Aim of the task
Each record below must be returned exactly as shown.

====== Records for this exercise

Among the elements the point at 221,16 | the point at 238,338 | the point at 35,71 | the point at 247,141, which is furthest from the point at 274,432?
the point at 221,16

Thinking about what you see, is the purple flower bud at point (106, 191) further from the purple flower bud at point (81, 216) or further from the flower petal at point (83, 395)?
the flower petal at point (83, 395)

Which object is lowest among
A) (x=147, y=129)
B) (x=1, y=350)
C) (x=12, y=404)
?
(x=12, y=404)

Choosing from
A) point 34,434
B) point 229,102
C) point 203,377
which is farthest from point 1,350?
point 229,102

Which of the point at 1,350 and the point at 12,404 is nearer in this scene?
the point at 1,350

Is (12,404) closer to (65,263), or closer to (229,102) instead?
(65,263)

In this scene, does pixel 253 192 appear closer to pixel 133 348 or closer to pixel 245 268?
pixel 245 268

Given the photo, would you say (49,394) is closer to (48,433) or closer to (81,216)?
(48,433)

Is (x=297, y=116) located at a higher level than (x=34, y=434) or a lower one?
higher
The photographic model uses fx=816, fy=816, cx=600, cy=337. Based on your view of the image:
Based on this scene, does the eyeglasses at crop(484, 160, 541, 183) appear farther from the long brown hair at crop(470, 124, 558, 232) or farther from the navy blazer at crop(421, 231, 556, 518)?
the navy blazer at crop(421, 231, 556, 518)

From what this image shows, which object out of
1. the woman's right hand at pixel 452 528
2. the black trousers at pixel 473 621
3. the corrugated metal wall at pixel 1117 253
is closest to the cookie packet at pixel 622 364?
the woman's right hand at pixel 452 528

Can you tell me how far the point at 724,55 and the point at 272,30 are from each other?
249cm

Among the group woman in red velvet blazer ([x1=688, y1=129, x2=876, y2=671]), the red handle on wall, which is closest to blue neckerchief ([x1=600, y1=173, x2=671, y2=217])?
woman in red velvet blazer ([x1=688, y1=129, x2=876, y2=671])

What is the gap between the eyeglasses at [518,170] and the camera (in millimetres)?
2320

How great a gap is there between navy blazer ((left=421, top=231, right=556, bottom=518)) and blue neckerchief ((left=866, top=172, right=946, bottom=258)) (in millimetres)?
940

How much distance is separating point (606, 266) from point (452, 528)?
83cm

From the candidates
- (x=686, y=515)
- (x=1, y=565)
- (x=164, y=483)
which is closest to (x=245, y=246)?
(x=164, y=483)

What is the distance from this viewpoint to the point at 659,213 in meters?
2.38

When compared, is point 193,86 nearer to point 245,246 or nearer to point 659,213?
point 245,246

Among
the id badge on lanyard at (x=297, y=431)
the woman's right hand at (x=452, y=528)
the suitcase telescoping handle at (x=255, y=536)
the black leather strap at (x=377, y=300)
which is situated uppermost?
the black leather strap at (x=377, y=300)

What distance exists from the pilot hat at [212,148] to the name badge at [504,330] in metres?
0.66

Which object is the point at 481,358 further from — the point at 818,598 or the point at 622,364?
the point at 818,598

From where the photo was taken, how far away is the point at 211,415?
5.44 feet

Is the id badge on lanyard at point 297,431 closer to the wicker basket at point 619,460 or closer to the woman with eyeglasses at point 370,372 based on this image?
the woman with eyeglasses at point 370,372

============

Final result
Among the elements the point at 221,16 | the point at 238,338 | the point at 35,71 | the point at 247,141, which is furthest from the point at 274,432?
the point at 221,16

Thinking about what you see, is the purple flower bud at point (106, 191) further from the purple flower bud at point (81, 216) or further from the flower petal at point (83, 395)?
the flower petal at point (83, 395)

Which object is lowest among
A) (x=147, y=129)
B) (x=1, y=350)
C) (x=12, y=404)
?
(x=12, y=404)

Choosing from
A) point 34,434
B) point 229,102
C) point 203,377
which is farthest from point 1,350?
point 229,102

Which of the point at 1,350 and the point at 12,404 is nearer in this scene?
the point at 1,350

Is (12,404) closer to (65,263), or closer to (229,102) instead?
(65,263)

In this scene, does pixel 253 192 appear closer to pixel 133 348 or closer to pixel 245 268?
pixel 245 268

Given the photo, would you say (49,394) is closer to (48,433) or closer to (81,216)?
(48,433)

Is (x=297, y=116) located at a higher level than (x=34, y=434) or a lower one?
higher
The photographic model uses fx=816, fy=816, cx=600, cy=337. Based on your view of the image:
Based on this scene, does the eyeglasses at crop(484, 160, 541, 183) appear farther from the long brown hair at crop(470, 124, 558, 232) or farther from the navy blazer at crop(421, 231, 556, 518)?
the navy blazer at crop(421, 231, 556, 518)

From what this image shows, which object out of
1. the woman's right hand at pixel 452 528
2. the black trousers at pixel 473 621
3. the corrugated metal wall at pixel 1117 253
is closest to the cookie packet at pixel 622 364?
the woman's right hand at pixel 452 528

Can you tell me how far the point at 724,55 and the point at 272,30 are from each other?
249cm

Among the group woman in red velvet blazer ([x1=688, y1=129, x2=876, y2=671]), the red handle on wall, which is closest to blue neckerchief ([x1=600, y1=173, x2=671, y2=217])?
woman in red velvet blazer ([x1=688, y1=129, x2=876, y2=671])

What is the gap between the eyeglasses at [518,170] and the camera (in millimetres)?
2320

How great a gap is there between navy blazer ((left=421, top=231, right=556, bottom=518)) and blue neckerchief ((left=866, top=172, right=946, bottom=258)) (in millimetres)?
940

How much distance is separating point (606, 266) from point (452, 528)?
83cm

From the candidates
- (x=686, y=515)
- (x=1, y=565)
- (x=164, y=483)
which is closest to (x=245, y=246)?
(x=164, y=483)

What is the distance from this viewpoint to the point at 659,213 in meters?
2.38

When compared, is point 193,86 nearer to point 245,246 or nearer to point 659,213?
point 245,246

Among
the id badge on lanyard at (x=297, y=431)
the woman's right hand at (x=452, y=528)
the suitcase telescoping handle at (x=255, y=536)
the black leather strap at (x=377, y=300)
which is situated uppermost?
the black leather strap at (x=377, y=300)

What distance exists from the pilot hat at [212,148] to the name badge at [504,330] in metres?
0.66

Which object is the point at 481,358 further from — the point at 818,598 or the point at 622,364?
the point at 818,598

From where the photo was taken, how far away is the point at 211,415?
5.44 feet

Is the id badge on lanyard at point 297,431 closer to the wicker basket at point 619,460 or closer to the woman with eyeglasses at point 370,372 based on this image?
the woman with eyeglasses at point 370,372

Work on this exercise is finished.